* Exercise set *
(A) From the article on the Sri Lanka Easter attacks, reproduce word for word the stretch from "COLOMBO, April 24, 2019" through "Islamic State group.".
(B) According to the article on the Sri Lanka Easter attacks, how many people have police arrested so far?

* Reading passage *
## START

Sri Lanka admits ‘major’ lapse over deadly Islamist blasts

COLOMBO, April 24, 2019 (BSS/AFP) – Sri Lanka’s government on
Wednesday acknowledged “major” lapses over its failure to prevent the
horrific Easter attacks that killed more than 350 people, despite prior
intelligence warnings.

Recriminations have flown since Islamist suicide bombers blew themselves
up in packed churches and luxury hotels on Sunday, in attacks claimed by the
Islamic State group.

Overnight, security forces using newly granted powers under the
country’s state of emergency arrested 18 more suspects in connection with the
attack, as the toll rose to 359.

Police have so far arrested 58 people, all Sri Lankans, and security
remains heavy, with bomb squads carrying out several controlled explosions of
suspect packages on Wednesday.

But the government faces anger over revelations that specific warnings
about an attack went ignored.

Sri Lanka’s police chief issued a warning on April 11 that suicide
bombings against “prominent churches” by local Islamist group, National
Thowheeth Jama’ath were possible and alerts had been given by a foreign
intelligence agency.

## END

* Data extract *
## START

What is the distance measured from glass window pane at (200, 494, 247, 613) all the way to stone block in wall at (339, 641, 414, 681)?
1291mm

## END
## START

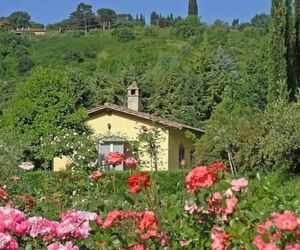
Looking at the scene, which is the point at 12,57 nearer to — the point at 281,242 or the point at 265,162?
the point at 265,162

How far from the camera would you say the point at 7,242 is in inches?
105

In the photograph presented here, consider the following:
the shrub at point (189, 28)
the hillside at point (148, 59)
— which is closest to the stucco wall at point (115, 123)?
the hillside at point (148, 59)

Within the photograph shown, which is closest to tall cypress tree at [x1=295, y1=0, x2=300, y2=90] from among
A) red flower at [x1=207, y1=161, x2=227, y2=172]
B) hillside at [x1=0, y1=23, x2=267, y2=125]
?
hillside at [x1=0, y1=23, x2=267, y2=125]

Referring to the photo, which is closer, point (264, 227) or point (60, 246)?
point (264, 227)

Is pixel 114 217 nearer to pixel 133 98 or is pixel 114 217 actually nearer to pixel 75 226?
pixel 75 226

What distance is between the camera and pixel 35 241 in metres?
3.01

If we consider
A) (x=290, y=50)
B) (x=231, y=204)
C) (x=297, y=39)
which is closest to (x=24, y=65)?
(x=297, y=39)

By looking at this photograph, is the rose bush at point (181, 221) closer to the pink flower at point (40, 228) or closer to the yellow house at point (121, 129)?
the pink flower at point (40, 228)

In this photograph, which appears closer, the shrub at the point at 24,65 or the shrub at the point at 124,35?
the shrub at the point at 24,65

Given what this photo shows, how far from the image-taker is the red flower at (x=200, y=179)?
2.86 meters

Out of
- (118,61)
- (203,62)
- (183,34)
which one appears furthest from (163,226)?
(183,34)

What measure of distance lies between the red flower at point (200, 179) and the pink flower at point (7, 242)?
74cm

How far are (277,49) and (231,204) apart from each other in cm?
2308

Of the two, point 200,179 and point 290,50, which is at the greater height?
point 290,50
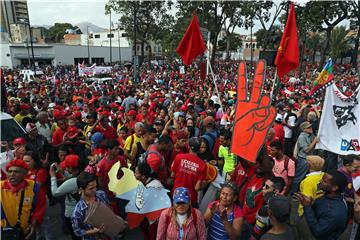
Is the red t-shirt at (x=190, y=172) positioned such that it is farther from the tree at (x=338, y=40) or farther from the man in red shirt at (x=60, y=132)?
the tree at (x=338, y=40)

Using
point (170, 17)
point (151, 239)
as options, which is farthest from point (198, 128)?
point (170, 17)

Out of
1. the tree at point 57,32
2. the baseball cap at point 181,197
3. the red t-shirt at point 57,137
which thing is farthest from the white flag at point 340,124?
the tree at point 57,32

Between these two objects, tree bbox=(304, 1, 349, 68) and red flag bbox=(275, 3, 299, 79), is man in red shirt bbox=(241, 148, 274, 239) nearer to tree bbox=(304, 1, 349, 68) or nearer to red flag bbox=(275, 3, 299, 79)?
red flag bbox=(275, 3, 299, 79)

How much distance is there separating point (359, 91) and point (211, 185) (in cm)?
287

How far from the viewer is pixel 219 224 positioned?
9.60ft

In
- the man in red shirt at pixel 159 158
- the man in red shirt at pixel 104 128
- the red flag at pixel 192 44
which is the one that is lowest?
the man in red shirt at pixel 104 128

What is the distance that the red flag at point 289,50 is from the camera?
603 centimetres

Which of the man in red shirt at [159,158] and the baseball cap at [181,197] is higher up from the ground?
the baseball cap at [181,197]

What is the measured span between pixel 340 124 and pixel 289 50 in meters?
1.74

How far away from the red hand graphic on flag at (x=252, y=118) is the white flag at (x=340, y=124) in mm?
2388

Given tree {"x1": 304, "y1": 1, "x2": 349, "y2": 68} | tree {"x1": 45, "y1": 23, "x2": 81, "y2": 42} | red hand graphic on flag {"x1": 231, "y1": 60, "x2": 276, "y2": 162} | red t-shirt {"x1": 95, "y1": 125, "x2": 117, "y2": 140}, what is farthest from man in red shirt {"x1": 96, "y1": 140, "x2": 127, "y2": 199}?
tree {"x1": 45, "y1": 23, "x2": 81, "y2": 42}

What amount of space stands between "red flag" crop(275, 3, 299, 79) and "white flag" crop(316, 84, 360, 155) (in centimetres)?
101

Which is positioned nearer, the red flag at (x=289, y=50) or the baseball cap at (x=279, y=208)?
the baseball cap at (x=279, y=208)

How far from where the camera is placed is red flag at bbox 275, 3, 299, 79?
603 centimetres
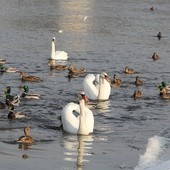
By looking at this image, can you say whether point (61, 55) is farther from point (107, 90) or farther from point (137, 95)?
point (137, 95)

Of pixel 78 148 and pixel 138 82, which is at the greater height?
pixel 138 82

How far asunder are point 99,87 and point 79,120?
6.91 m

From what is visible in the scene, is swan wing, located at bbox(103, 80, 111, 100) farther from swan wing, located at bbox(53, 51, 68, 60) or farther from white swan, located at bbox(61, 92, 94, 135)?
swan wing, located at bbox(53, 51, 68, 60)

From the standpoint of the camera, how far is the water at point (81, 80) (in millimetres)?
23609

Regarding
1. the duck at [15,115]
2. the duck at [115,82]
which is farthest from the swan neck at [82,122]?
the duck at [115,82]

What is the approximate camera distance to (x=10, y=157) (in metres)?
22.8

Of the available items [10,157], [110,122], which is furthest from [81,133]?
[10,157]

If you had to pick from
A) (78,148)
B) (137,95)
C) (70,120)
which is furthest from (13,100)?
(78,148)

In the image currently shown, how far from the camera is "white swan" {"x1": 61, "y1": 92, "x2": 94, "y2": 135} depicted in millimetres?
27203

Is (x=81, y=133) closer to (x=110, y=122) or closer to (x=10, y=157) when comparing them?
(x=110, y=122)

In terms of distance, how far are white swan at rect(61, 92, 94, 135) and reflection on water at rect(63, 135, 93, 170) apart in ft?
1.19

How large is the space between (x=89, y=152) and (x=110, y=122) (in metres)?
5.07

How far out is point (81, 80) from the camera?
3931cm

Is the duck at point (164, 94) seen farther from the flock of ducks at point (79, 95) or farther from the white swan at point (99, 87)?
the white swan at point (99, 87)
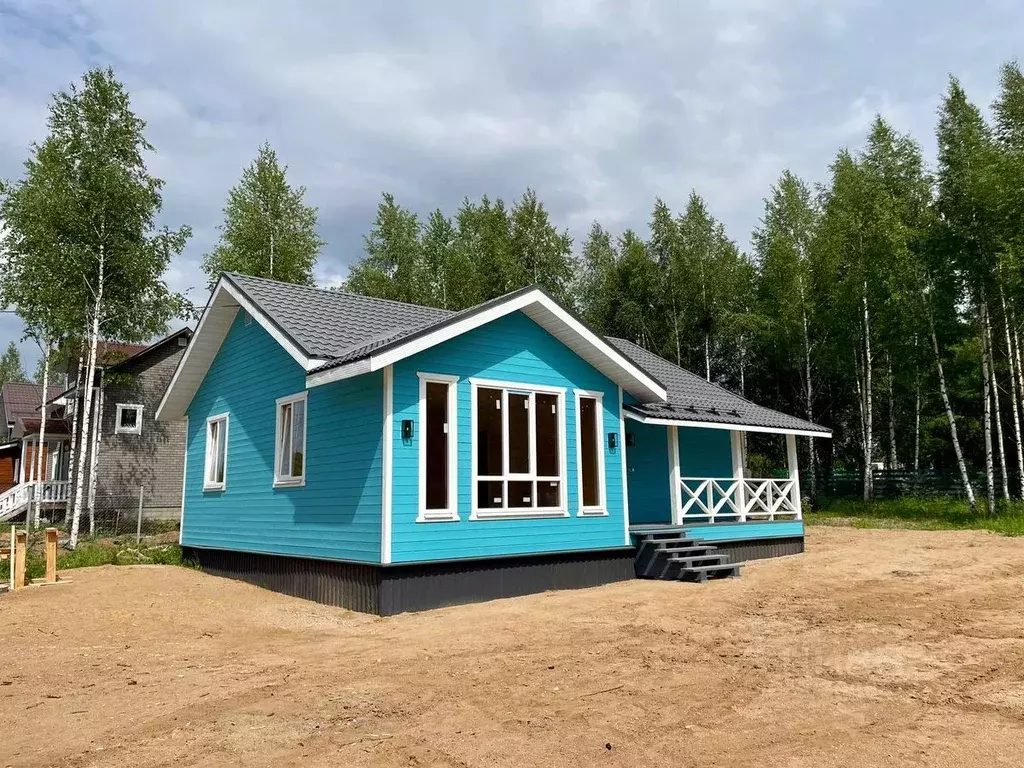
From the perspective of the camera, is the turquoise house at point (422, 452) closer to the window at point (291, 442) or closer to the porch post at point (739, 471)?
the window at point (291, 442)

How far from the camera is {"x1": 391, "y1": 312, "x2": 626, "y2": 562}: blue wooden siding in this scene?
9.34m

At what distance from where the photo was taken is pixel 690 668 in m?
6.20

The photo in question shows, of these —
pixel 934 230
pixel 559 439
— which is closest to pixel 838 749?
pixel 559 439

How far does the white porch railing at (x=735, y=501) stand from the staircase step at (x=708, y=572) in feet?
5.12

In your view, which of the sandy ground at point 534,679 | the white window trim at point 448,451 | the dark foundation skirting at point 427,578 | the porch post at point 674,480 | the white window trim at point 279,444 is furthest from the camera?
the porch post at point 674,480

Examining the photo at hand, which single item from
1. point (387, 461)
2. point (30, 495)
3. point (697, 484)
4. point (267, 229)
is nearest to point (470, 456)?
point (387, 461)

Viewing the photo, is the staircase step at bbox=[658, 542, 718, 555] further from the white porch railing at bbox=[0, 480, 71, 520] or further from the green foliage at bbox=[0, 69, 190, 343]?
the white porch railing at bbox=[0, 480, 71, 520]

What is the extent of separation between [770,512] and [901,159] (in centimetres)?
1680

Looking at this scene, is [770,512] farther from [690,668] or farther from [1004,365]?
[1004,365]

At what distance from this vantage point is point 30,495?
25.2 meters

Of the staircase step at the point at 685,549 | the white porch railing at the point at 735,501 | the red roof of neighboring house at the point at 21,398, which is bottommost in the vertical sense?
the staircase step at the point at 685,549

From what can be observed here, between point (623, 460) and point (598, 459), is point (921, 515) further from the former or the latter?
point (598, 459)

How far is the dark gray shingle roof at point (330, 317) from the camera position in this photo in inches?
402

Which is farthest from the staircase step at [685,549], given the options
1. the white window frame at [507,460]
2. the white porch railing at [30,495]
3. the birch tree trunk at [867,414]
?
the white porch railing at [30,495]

## END
## START

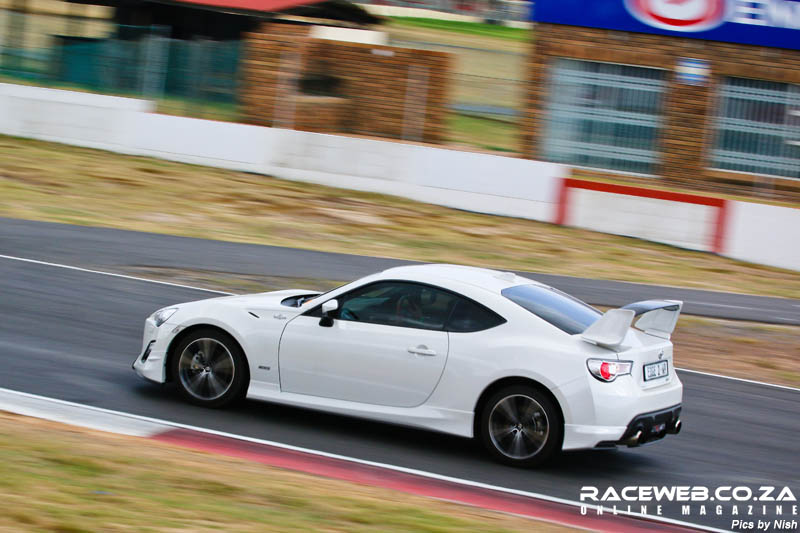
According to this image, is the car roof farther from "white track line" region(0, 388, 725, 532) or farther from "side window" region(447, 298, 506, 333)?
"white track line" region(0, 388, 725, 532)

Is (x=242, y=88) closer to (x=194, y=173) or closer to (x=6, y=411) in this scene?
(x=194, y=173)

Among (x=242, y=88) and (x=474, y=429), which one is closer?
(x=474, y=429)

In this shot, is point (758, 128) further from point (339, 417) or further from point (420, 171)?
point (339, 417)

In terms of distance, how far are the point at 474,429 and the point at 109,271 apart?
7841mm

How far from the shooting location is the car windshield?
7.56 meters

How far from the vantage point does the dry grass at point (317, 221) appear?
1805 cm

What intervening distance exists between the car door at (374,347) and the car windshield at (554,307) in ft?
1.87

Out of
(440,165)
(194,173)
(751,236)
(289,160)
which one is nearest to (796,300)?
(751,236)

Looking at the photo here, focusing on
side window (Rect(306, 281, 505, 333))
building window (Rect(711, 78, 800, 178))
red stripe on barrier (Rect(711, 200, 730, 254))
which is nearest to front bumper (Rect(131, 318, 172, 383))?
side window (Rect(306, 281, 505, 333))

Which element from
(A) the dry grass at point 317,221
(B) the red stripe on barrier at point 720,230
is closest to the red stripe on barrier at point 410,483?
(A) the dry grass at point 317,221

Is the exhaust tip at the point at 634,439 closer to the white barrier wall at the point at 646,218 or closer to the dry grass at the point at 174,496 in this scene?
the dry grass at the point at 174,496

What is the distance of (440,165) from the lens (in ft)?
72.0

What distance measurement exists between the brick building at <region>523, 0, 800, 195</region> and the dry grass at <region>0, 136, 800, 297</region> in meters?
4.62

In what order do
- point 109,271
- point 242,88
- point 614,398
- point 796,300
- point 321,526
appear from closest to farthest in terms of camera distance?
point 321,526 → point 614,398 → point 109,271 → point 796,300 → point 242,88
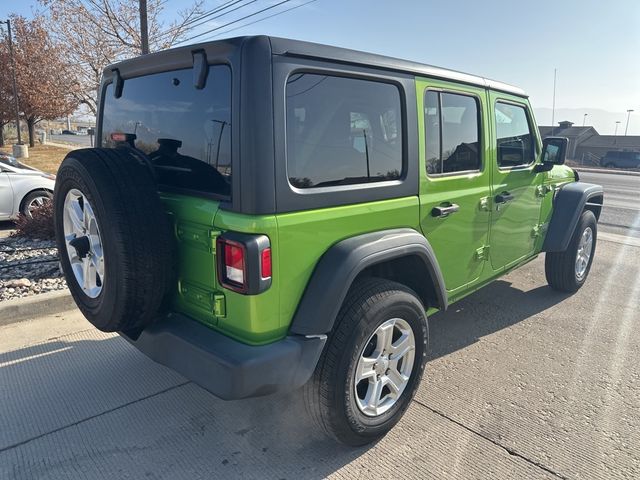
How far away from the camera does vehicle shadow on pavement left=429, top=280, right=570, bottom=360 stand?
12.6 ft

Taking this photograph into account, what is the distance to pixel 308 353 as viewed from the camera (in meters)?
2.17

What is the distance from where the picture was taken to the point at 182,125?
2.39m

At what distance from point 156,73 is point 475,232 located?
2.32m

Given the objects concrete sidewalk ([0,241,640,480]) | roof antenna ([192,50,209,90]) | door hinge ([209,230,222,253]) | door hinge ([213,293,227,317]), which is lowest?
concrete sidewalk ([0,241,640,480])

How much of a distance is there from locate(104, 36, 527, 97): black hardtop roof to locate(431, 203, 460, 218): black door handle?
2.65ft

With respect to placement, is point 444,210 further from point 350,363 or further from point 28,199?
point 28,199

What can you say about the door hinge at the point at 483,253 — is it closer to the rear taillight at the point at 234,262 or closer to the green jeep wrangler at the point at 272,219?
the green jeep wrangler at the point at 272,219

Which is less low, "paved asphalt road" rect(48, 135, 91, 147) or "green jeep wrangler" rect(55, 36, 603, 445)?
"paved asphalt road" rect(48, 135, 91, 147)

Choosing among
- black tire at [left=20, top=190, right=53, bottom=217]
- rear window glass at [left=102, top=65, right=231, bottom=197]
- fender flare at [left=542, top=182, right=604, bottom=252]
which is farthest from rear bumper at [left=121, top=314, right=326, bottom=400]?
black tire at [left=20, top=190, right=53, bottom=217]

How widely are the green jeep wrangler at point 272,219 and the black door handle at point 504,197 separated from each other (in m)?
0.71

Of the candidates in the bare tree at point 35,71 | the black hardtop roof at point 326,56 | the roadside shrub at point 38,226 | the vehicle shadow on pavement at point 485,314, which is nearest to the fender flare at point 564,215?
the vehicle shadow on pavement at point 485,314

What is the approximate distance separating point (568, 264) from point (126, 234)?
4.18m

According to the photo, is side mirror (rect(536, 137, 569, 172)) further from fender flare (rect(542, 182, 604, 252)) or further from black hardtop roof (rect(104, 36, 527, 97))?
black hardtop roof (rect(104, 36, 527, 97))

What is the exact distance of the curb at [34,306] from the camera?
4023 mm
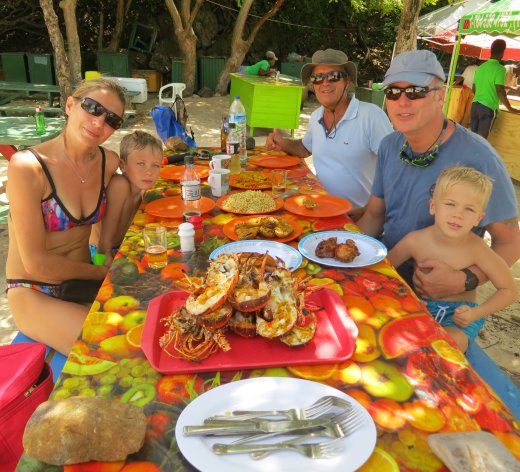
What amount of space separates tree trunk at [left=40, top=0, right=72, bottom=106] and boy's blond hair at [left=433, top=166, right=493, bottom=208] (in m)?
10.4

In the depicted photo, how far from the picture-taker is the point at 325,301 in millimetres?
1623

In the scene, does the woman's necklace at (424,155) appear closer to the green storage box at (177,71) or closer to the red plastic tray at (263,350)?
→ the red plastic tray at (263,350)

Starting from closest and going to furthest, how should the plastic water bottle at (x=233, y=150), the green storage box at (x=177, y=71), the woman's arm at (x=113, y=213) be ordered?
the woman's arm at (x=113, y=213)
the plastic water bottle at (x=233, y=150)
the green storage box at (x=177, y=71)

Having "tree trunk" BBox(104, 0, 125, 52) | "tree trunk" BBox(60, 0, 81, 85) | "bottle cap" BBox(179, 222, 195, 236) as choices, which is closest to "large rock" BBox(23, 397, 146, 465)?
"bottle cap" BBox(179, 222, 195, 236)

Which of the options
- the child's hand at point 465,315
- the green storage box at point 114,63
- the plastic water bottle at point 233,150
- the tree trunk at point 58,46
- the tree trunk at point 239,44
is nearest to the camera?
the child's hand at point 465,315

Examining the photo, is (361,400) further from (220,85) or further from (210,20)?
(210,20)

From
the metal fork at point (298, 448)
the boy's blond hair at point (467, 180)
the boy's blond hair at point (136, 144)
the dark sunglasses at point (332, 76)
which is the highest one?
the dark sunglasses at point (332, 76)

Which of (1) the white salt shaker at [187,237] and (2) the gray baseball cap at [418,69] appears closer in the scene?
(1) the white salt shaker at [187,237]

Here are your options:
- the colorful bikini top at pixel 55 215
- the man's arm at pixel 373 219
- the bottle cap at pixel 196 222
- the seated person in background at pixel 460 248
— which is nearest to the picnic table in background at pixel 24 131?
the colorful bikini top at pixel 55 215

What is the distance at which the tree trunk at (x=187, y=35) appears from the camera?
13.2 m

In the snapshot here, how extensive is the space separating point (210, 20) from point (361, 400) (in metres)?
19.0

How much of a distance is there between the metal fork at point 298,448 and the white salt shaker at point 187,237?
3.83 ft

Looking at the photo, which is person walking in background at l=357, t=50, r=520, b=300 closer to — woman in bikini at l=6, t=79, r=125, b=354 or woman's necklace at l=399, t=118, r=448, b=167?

## END

* Results for each task *
(A)
COLOMBO, April 24, 2019 (BSS/AFP) – Sri Lanka’s government on
Wednesday acknowledged “major” lapses over its failure to prevent the
horrific Easter attacks that killed more than 350 people, despite prior
intelligence warnings.

Recriminations have flown since Islamist suicide bombers blew themselves
up in packed churches and luxury hotels on Sunday, in attacks claimed by the
Islamic State group.

(B) 58 people, all Sri Lankans.